**Task instructions**
Please copy out every one of the entries below word for word, leaving nothing out.

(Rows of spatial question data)
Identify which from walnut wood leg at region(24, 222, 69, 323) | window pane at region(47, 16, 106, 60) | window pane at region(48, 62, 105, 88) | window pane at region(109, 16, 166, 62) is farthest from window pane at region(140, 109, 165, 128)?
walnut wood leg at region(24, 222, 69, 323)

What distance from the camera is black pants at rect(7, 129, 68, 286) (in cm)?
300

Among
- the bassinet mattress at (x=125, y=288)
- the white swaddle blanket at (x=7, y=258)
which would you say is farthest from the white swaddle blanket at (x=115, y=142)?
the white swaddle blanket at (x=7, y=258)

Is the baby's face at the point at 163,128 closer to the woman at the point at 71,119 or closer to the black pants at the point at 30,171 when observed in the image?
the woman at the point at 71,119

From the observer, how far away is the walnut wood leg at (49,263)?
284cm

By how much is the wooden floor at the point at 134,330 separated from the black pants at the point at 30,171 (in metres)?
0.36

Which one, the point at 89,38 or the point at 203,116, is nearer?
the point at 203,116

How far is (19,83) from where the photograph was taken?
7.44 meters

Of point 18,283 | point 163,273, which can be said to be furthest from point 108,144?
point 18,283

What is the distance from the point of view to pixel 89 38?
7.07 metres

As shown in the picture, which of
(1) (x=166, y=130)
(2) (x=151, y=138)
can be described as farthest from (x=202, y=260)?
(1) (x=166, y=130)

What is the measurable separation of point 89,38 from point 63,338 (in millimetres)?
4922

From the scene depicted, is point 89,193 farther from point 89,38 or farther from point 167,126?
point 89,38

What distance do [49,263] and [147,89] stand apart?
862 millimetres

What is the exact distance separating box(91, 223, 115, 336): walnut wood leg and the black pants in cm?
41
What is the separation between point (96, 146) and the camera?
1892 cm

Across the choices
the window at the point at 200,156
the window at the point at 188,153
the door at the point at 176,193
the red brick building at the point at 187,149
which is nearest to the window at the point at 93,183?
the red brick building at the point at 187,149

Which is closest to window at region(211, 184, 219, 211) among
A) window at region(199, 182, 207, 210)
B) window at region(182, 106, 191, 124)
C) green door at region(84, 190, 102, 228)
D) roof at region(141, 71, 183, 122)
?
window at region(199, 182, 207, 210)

**Response**
Identify which from walnut wood leg at region(24, 222, 69, 323) | window pane at region(47, 16, 106, 60) | window pane at region(48, 62, 105, 88) | window pane at region(109, 16, 166, 62) is farthest from window pane at region(140, 109, 165, 128)?
walnut wood leg at region(24, 222, 69, 323)

What distance from the camera is black pants at rect(7, 129, 68, 286) (in cm)?
300

Among
- the bassinet mattress at (x=125, y=288)
- the white swaddle blanket at (x=7, y=258)
which would you say is farthest from the white swaddle blanket at (x=115, y=142)?
the white swaddle blanket at (x=7, y=258)

Is the baby's face at the point at 163,128 closer to the woman at the point at 71,119 or closer to the black pants at the point at 30,171 when observed in the image?
the woman at the point at 71,119

From the observer, how far away is the walnut wood leg at (49,263)?
284cm

By how much is the wooden floor at the point at 134,330 separated from the black pants at the point at 30,171 (in metres)?
0.36

Which one, the point at 89,38 or the point at 203,116, is nearer?
the point at 203,116

How far is (19,83) from where the photograph was taken?
7.44 meters

Of point 18,283 | point 163,273, which can be said to be furthest from point 108,144?
point 18,283

What is the distance from the point of view to pixel 89 38?
7.07 metres

As shown in the picture, which of
(1) (x=166, y=130)
(2) (x=151, y=138)
can be described as farthest from (x=202, y=260)?
(1) (x=166, y=130)

What is the measurable separation of point 89,38 from point 63,338 (in millimetres)?
4922

From the scene depicted, is point 89,193 farther from point 89,38 or farther from point 167,126?
point 89,38

What distance do [49,263] and [147,89] stand apart?
862 millimetres

What is the exact distance separating box(91, 223, 115, 336): walnut wood leg and the black pants in cm?
41
What is the separation between point (96, 146) and the camera?
1892 cm

Across the choices
the window at the point at 200,156
the window at the point at 188,153
the door at the point at 176,193
the red brick building at the point at 187,149
which is nearest to the window at the point at 93,183?
the red brick building at the point at 187,149

Which is closest to window at region(211, 184, 219, 211) among
A) window at region(199, 182, 207, 210)
B) window at region(182, 106, 191, 124)
C) green door at region(84, 190, 102, 228)
D) roof at region(141, 71, 183, 122)
?
window at region(199, 182, 207, 210)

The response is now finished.